GIVEN TEXT:
------------------------

Breast cancer survivor Whitni Collins provides comfort to Raquel Smith following her double mastectomy. Photo credit: David Jay

In recognition of cancer survivors and their families, CRCHD celebrates cancer survivorship this month. In this spotlight article, we focus in on The Alabama Project and its visual storytelling of the powerful impact of community in survivorship.

The Alabama Project is a poignant photo essay that celebrates the strength and spirit of a group of young women from Alabama with breast cancer and the barriers they faced. The photographic glimpses into their private lives tell an enduring story of cancer survivorship, and call attention to the critical role their community - the people and places they call home – can have in supporting them and survivorship.  What is remarkable about these women is that they transformed their disease into an opportunity for community-building and empowering themselves and other cancer survivors.

Told from the perspective of photographer David Jay, a number of the women were recruited by local Community Health Advisors trained as Research Partners (or CHARPS). CHARPS are a dedicated group of men and women trained to educate and close gaps in health care access among communities with high cancer mortality disparities about cancer. Located at the University of Alabama at Birmingham (UAB) Comprehensive Cancer Center, the CHARPS program is part of the NCI/CRCHD’s supported Deep South Network, one of 23 NCI/CRCHD Community Networks Program Centers (CNPC) projects.

------------------------

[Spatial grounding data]

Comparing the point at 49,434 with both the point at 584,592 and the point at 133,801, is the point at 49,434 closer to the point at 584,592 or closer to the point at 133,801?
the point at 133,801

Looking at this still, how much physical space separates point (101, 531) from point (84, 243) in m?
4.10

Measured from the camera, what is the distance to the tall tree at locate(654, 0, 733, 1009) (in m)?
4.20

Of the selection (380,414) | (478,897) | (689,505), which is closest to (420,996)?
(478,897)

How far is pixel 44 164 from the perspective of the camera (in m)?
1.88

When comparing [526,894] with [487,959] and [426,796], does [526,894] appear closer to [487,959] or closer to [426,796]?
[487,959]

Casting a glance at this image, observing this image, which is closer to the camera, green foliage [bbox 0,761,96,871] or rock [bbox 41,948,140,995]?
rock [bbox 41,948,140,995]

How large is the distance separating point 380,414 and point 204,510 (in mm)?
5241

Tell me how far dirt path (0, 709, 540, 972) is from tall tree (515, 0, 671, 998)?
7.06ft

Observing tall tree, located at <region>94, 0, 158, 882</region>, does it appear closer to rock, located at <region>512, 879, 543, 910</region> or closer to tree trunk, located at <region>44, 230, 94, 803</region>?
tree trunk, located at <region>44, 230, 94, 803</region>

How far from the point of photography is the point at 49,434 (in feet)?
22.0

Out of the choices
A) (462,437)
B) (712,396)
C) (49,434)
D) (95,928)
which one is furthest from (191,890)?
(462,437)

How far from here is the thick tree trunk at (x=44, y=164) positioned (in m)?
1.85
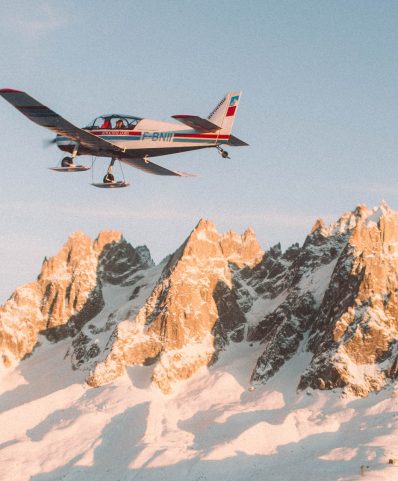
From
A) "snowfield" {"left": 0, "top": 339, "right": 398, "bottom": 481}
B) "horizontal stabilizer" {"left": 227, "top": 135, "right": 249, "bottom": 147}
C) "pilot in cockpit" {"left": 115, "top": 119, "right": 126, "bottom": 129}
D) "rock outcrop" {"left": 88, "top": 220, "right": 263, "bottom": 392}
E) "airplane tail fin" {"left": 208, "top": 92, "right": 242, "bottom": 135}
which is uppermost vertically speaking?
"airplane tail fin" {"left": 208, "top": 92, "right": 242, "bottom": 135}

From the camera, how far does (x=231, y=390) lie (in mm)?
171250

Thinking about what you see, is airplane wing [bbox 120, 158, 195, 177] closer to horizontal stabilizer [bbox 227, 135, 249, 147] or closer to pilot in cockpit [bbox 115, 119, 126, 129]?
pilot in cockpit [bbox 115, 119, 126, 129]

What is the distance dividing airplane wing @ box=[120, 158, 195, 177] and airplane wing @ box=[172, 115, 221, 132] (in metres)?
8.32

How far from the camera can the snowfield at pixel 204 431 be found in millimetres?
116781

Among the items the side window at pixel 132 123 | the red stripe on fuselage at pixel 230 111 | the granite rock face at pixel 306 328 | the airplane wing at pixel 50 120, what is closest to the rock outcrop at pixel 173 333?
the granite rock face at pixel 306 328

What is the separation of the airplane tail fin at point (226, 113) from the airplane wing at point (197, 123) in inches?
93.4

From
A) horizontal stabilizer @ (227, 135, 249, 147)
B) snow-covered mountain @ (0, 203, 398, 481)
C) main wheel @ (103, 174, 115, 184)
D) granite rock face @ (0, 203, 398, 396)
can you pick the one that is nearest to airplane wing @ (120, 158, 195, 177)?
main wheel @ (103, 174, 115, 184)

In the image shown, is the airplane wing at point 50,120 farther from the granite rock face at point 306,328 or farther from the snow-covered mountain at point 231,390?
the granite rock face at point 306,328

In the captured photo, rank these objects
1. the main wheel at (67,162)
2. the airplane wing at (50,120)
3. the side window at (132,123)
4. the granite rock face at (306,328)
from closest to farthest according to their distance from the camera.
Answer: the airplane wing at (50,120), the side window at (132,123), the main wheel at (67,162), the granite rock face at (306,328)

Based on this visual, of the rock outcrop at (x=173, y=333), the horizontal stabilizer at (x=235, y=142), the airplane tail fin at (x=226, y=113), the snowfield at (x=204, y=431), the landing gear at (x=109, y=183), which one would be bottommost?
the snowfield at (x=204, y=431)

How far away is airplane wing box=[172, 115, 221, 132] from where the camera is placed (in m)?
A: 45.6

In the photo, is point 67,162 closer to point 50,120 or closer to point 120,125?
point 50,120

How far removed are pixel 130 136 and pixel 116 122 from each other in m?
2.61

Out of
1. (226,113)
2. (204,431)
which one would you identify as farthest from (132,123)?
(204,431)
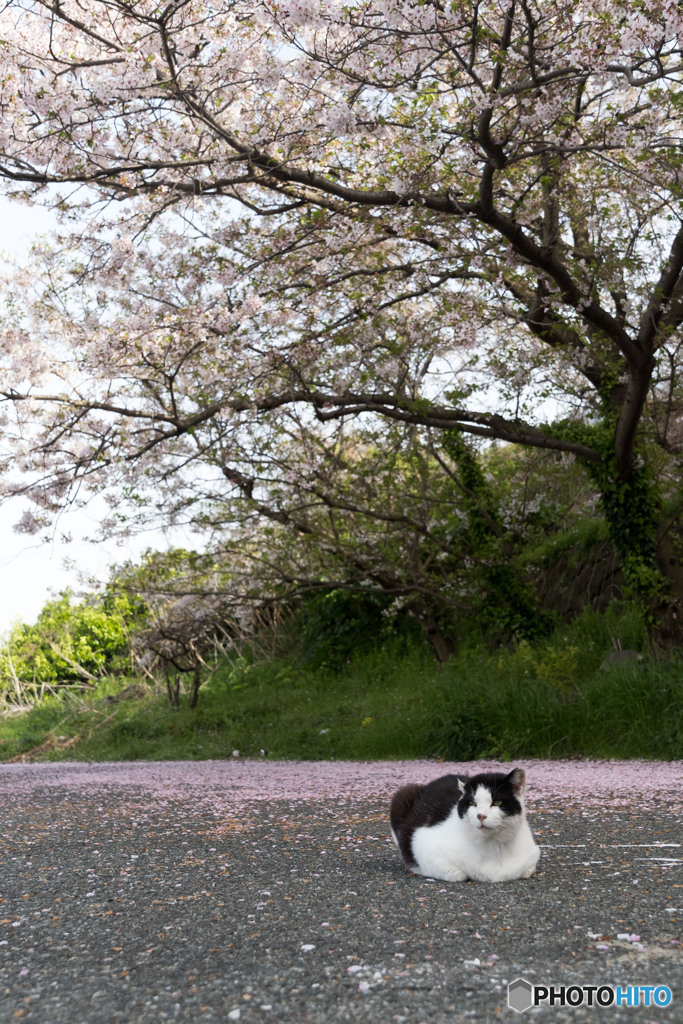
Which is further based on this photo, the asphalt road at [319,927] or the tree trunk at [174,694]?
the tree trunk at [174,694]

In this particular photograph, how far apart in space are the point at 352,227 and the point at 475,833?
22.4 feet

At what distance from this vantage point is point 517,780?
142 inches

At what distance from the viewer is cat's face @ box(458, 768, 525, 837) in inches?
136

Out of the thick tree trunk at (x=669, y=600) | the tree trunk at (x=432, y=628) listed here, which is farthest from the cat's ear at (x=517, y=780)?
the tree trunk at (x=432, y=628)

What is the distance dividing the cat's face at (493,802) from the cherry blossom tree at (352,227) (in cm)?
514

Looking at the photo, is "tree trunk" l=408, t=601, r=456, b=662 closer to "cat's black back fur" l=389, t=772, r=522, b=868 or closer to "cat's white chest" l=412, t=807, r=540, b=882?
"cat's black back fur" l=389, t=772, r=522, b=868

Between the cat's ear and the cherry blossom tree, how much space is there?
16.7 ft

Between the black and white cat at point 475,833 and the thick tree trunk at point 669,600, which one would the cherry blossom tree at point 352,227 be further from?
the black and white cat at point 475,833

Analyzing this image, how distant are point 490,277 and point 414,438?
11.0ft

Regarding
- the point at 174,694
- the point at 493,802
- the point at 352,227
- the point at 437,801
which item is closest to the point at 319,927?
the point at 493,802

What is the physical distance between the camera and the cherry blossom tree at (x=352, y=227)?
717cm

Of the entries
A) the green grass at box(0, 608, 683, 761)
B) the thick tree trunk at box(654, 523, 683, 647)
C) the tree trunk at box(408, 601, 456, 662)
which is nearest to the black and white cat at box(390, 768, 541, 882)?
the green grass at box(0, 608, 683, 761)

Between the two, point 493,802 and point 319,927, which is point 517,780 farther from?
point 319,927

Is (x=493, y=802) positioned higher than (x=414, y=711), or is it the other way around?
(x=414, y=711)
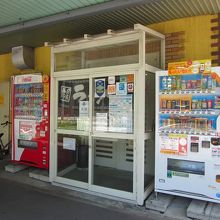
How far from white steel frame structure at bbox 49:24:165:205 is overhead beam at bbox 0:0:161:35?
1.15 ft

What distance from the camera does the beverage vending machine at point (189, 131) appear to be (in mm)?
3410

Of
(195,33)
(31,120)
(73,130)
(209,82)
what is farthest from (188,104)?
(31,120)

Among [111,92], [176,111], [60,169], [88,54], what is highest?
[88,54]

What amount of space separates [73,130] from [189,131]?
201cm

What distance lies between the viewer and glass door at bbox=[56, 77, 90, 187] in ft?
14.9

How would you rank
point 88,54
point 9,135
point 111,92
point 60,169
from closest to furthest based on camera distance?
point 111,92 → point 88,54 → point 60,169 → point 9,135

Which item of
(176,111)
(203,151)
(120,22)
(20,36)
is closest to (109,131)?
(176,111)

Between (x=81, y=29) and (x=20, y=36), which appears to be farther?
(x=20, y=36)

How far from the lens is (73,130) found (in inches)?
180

------------------------

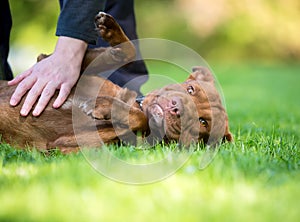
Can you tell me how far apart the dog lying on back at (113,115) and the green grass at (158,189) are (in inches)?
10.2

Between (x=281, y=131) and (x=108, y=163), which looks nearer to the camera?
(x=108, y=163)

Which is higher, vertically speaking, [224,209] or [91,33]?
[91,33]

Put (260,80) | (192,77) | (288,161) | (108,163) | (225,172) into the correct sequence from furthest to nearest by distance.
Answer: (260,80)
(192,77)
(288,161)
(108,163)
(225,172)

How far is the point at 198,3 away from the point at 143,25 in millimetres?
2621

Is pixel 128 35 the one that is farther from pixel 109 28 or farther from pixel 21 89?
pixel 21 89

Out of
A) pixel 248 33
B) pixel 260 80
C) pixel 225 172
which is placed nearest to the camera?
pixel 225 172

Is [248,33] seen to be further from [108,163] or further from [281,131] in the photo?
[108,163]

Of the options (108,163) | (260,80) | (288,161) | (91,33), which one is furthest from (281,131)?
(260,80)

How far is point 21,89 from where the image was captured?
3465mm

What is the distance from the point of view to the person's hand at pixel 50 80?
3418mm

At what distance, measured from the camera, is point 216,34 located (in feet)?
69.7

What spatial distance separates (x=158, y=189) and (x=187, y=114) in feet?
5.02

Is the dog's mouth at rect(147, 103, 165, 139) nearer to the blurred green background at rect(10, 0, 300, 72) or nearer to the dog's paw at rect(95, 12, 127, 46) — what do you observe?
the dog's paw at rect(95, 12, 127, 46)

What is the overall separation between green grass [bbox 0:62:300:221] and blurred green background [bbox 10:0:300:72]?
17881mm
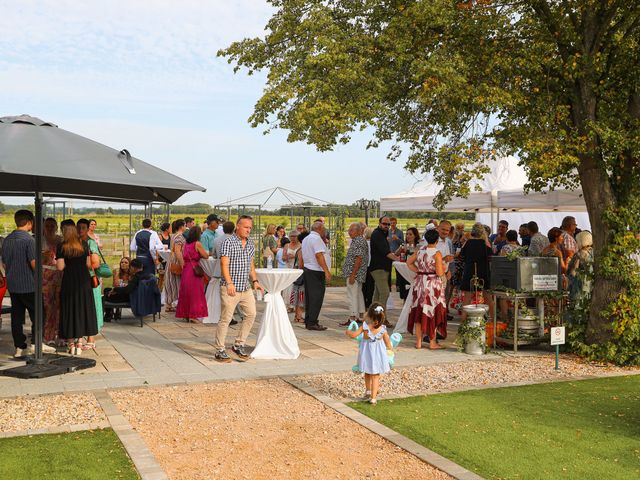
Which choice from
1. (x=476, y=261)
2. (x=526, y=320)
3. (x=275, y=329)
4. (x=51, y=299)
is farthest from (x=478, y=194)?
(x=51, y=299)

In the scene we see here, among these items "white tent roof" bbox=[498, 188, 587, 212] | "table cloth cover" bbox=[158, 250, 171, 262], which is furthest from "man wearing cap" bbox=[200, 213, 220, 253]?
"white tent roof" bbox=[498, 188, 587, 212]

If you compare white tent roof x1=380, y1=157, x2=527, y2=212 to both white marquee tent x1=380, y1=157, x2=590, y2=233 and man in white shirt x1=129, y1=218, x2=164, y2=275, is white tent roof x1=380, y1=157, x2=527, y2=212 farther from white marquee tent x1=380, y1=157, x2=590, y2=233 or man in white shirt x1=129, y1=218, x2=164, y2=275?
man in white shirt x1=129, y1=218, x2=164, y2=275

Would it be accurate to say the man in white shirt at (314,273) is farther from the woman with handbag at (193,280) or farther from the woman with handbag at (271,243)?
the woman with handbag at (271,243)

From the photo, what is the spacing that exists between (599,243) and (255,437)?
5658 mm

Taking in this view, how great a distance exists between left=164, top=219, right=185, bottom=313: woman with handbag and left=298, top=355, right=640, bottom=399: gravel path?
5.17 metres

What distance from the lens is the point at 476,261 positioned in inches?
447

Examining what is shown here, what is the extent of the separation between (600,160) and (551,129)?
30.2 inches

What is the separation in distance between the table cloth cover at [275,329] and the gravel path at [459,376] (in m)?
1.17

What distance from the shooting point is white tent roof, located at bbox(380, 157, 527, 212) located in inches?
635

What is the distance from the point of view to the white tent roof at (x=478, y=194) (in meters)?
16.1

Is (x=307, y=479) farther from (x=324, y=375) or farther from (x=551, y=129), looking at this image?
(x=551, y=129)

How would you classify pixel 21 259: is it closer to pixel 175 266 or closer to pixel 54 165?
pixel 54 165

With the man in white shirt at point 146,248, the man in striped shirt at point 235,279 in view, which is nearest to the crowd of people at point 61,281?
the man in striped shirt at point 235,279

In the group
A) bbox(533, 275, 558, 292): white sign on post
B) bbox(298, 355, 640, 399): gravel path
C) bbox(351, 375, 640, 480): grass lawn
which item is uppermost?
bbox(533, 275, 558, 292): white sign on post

------------------------

ACTIVITY:
Could you edit the spotlight article, starting with "In recognition of" and going on through "other cancer survivors.", so that "photo essay" becomes "photographic essay"?

RESPONSE TO THIS EXERCISE:
In recognition of cancer survivors and their families, CRCHD celebrates cancer survivorship this month. In this spotlight article, we focus in on The Alabama Project and its visual storytelling of the powerful impact of community in survivorship.

The Alabama Project is a poignant photographic essay that celebrates the strength and spirit of a group of young women from Alabama with breast cancer and the barriers they faced. The photographic glimpses into their private lives tell an enduring story of cancer survivorship, and call attention to the critical role their community - the people and places they call home – can have in supporting them and survivorship.  What is remarkable about these women is that they transformed their disease into an opportunity for community-building and empowering themselves and other cancer survivors.